### [TASK DESCRIPTION]
Here the job is to transcribe the data exactly while omitting the images.

[Scraped caption text data]
----------

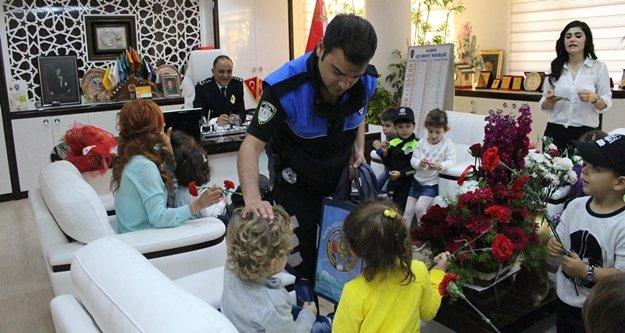 MİNİK POLİSLER EMNİYET ZİYARETİNDE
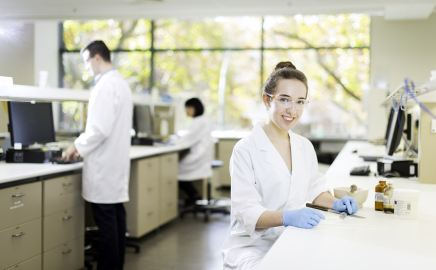 Hope Stahl, pharmacy in campus laboratory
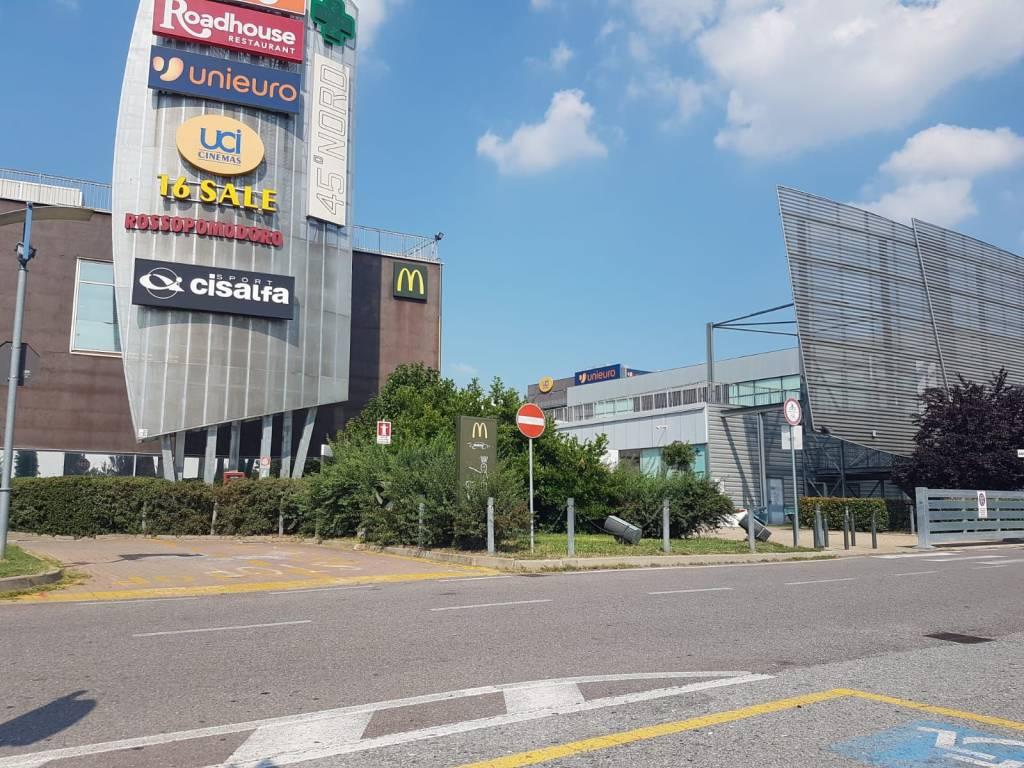 Cessione attività in vendita via Fortunato Postiglione Moncalieri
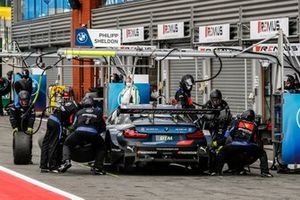 Philipp Eng, BMW Team RBM, BMW M4 DTM, pitstop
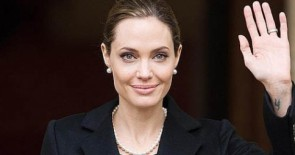 Angelina Jolie se someti a una doble mastectoma por su riesgo de cncer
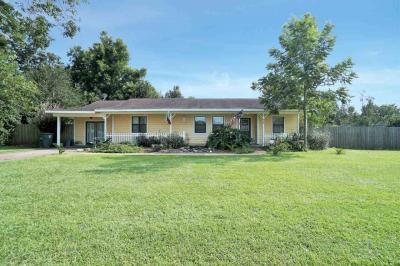 Photo of 619 W Magnolia Avenue, Foley, AL 36535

----------

### [TASK RESULT]
 MİNİK POLİSLER EMNİYET ZİYARETİNDE
 Hope Stahl, pharmacy in campus laboratory
 Cessione attività in vendita via Fortunato Postiglione Moncalieri
 Philipp Eng, BMW Team RBM, BMW M4 DTM, pitstop
 Angelina Jolie se someti a una doble mastectoma por su riesgo de cncer
 Photo of 619 W Magnolia Avenue, Foley, AL 36535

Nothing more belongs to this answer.